= BS 5454 =

BS 5454, "Recommendations for the storage and exhibition of archival documents" was a British Standard for the construction of building repositories for archive collections.
==Purpose and subject==
It specified security standards, fire resistance, structural qualities for document storage buildings and their locations, environmental parameters (temperature and humidity ranges) designed to protect documents, shelving schemes, and materials for document containers. It was withdrawn in 2012, being replaced by BSI PD 5454:2012 Guide for the Storage and Exhibition of Archival Materials. PD 5454 was a temporary Guide, used as a 'stop-gap' while a new CEN standard was being developed. The new standard, EN 16893:2018 replaced PD 5454 and the latter was also withdrawn. The full title of EN 16893:2018 is Conservation of Cultural Heritage - Specifications for location, construction and modification of buildings or rooms intended for the storage or use of heritage collections.
==Updates and changes==
For archival and library collections (the original sector at which 5454 was aimed), a reviewed standard, BS 4971, was released in 2017. EN 16893 focused on the qualities of planning and construction of a building intended to hold heritage collections of all forms (so not just archives) and as such does not hold environmental requirements for any specific heritage. To ensure continuity in the UK, where archive and library professionals had been used to using the old 5454 as a source for specific environmental requirements, BS 4971 was changed to cover those environmental parameters. The language of EN 16893 and its environmental requirements push the sector towards ceasing to use HVAC systems for environmental control and instead to commission storage construction to be air-tight and thermally stable and thereby provide very slow changing humidity conditions seasonally without the need for HVAC systems which, over the decades since BS 5454:1989, had proven to be a failure at protecting collections.
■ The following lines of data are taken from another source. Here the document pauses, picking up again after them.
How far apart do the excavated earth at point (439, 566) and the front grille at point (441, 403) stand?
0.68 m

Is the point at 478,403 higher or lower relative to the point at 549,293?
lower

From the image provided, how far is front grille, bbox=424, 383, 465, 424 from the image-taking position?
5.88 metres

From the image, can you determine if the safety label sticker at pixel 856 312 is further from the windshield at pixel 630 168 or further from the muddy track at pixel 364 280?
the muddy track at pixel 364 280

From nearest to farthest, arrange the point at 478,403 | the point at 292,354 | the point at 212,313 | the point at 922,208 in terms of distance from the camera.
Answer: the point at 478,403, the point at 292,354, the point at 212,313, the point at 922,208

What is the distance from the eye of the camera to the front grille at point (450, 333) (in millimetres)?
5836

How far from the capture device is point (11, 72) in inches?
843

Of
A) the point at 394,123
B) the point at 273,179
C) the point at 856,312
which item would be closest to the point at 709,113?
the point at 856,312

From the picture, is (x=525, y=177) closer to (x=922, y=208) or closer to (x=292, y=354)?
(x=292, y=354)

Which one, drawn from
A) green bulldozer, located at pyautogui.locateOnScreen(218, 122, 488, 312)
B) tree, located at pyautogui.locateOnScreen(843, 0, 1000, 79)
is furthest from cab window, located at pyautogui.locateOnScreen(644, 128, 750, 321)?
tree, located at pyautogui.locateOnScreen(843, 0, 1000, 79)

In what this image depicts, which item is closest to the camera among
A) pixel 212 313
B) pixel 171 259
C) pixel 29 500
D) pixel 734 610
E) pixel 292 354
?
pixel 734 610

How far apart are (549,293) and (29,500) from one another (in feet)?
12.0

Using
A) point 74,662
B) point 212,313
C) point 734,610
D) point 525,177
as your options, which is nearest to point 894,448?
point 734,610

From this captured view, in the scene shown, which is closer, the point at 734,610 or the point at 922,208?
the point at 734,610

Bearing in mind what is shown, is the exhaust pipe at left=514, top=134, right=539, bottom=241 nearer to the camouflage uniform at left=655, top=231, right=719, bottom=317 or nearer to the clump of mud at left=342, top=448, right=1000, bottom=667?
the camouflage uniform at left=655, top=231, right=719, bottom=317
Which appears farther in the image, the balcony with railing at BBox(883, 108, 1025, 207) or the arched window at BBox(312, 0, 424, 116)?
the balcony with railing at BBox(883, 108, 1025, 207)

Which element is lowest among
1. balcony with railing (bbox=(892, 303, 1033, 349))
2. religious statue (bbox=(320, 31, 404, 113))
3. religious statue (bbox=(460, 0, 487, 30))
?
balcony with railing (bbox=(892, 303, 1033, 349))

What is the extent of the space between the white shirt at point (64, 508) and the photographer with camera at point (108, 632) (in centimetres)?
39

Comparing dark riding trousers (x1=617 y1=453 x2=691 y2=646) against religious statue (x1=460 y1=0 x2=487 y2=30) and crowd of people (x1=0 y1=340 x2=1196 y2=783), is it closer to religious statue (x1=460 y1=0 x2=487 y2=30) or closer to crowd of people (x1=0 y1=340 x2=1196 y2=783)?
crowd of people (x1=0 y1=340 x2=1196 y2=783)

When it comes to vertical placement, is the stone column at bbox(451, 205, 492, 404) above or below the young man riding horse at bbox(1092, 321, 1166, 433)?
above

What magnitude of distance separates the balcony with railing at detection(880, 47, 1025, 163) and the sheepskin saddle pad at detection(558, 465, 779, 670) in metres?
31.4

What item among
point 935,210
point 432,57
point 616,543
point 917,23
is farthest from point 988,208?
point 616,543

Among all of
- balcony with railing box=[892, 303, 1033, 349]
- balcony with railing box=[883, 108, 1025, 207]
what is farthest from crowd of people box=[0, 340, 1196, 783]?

BS 4971:2017 Conservation and care of archive and library collections takes the same approach and references EN 16893 for construction qualities.

The fire, water and security resistance qualities of buildings containing all heritage forms are now covered in EN 16893, as in the old BS 5454, but reviewed and updated. The new standard also takes over the planning and decision-making elements from another BS Guide, PAS 198:2012, promoting a risk-assessment approach to defining the protective qualities of heritage stores and display or reading spaces.